SHWALITA, short for ‘Survey of Household Welfare and Labour in Tanzania’, is a 4,000 household survey that randomly assigns different survey modules to its respondents. The survey consists of 3 separate experiments, carefully bundled into one survey:
(i) A consumption experiment in which we developed eight alternative consumption questionnaires which were randomly distributed across 4,000 households. These eight designs vary by method (3 diaries and 5 recall modules), length of reference period in recall modules, and the number of items in the recall modules.
(ii) labour module experiments in which we assess the effect of different ways of collecting labour statistics. It uses two different modules, a long module and a short module, and administers each to either the person him/herself or to someone else in the household answering on their behalf (a proxy respondent).

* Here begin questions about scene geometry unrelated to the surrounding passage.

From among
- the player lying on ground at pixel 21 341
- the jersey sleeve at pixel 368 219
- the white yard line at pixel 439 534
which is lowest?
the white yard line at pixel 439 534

Both proxy respondents and self-reporting respondents are sampled randomly from the roster of household members.
(iii) subjective welfare experiments in which we use an innovative approach to enhance comparability of subjective welfare questions. The technique, developed in political sciences by Gary King, involves the respondent to provide scaled answers on qualitative questions (on a scale of 1 to 5, how do you feel about….). In order to ‘anchor’ the response the respondent is given a ‘vignette’ a short, but powerful story about a fictitious person and is then asked to place this person on the same scale. The placing of the vignette on the same scale allows answers to become more comparable across households, communities and countries.
Kind of data
Sample survey data [ssd]
Edited, anonymous dataset for public distribution.
The Survey of Household Welfare and Labour in Tanzania (SHWALITA) surveyed households in villages and urban areas from seven districts across Tanzania: one district in the regions of Dodoma, Pwani, Dar es Salaam, Manyara, and Shinyanga and two districts in the Kagera Region. The sample was constructed to be representative at the district level, but not at the national level.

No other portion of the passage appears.